Nonoche. — Attends, c’est pas tout ! A ce moment-là, le vieux médaillé entre avec une carte. J’regarde, naturelle­ment… J’lis : « Rolande de Vère ». J’la connais, y a pas plus grue ! J’dis : « Tu vas pas recevoir ce chameau-là ? » Il dit : «Je dois à la République qui m’a appelé à ces hautes fonc­tions de m’intéresser également au bien-être de tous mes concitoyens. » Tu parles, hein ? L’vieux médaillé se gon­dolait, j’l’ai vu… J’ai voulu engueuler Edouard… Y avait trop d’or partout… C’était trop grand… J’ai pas osé… J’suis partie… Louloute… Vais te demander quelque chose…
Fais-moi une réussite.

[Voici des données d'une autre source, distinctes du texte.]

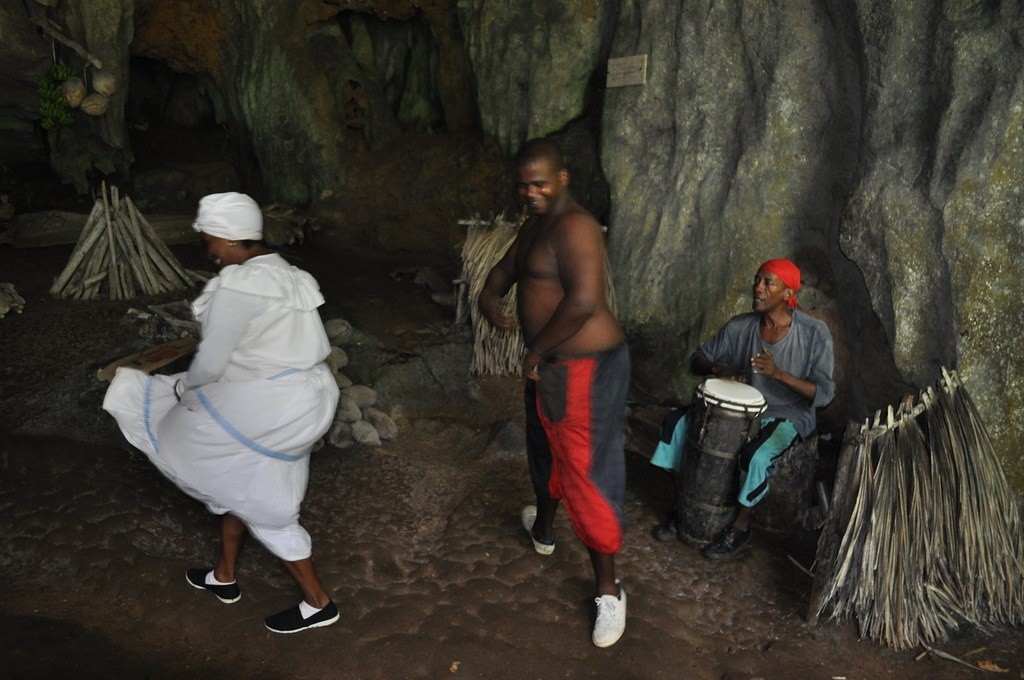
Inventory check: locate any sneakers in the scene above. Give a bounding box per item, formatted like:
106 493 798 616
592 578 627 648
521 505 555 555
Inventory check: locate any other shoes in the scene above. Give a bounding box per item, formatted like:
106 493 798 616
264 598 340 634
185 568 241 604
652 505 678 542
703 517 754 559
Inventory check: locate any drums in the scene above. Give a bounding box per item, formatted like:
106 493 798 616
678 377 767 549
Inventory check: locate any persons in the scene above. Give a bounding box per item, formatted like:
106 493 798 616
649 258 836 563
101 191 340 633
478 136 627 649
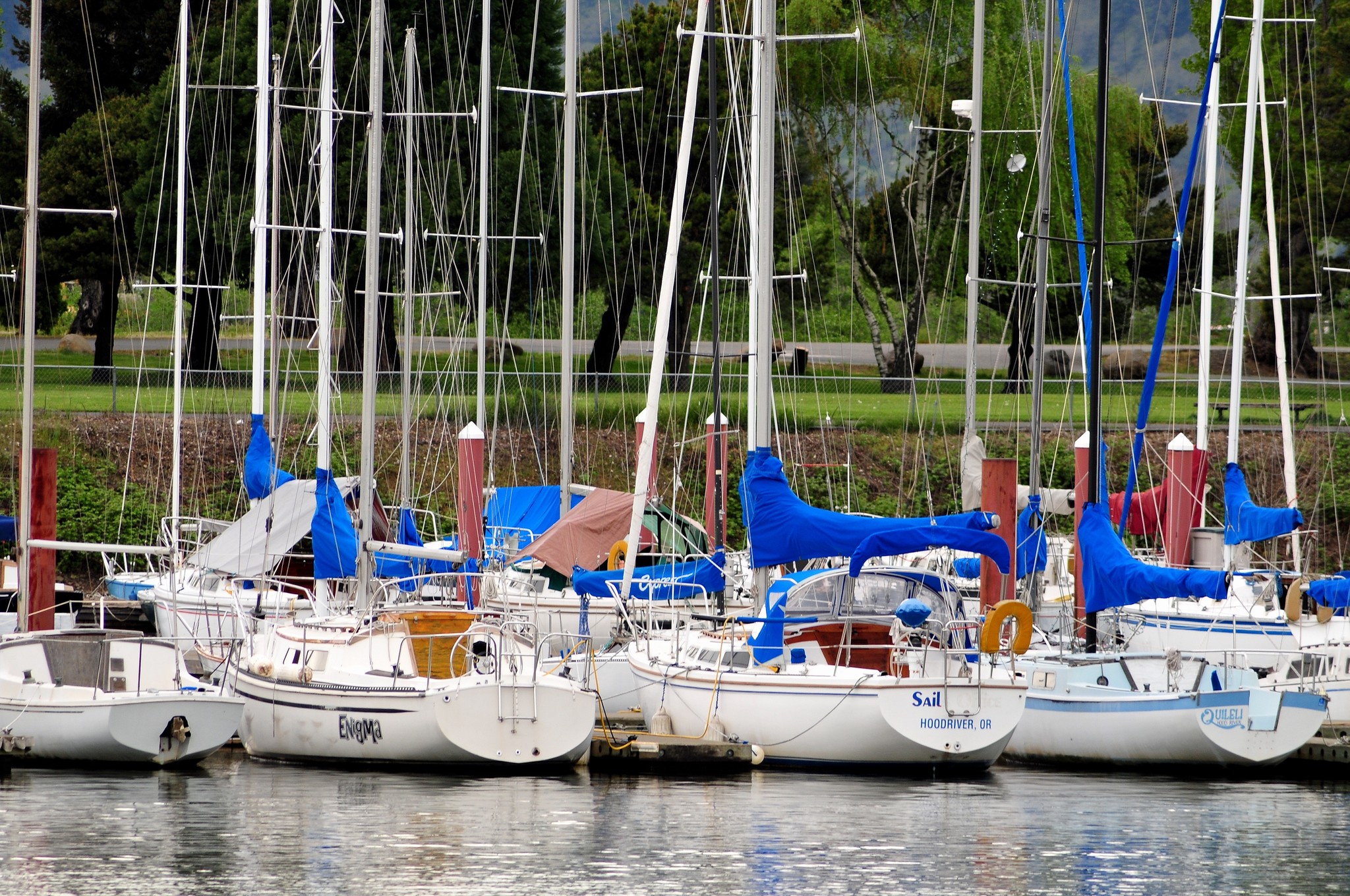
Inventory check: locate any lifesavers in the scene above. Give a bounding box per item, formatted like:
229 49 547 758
607 539 629 572
1284 574 1334 625
980 599 1034 655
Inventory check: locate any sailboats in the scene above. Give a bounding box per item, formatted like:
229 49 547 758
0 0 1350 783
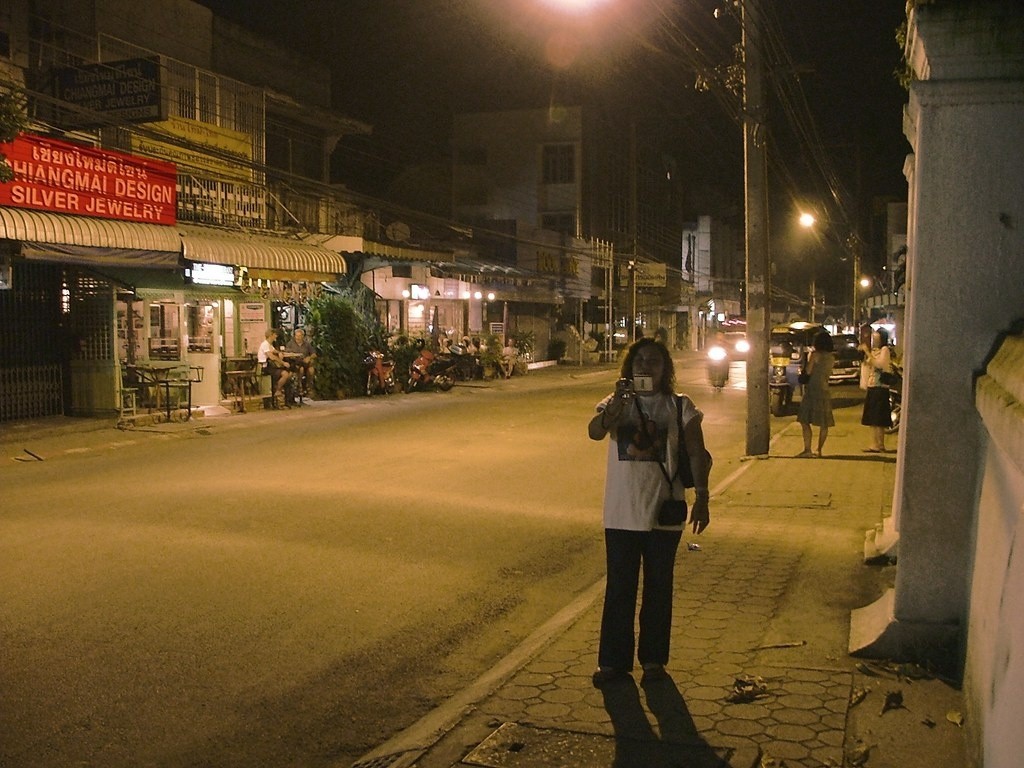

Veux-tu ?
Louloute. — Encore ? Pourquoi faire ?
Nonoche, d’une voix plaintive. — Pour savoir s’il n’va pas bientôt tomber, leur sale ministère. »
Nonoche, Dialogues comiques, Irène Némirovsky, Editions Mouck, 2012.
[Ce texte a paru pour la 1ère fois dans Fantasio n°362, le 1er mars 1922]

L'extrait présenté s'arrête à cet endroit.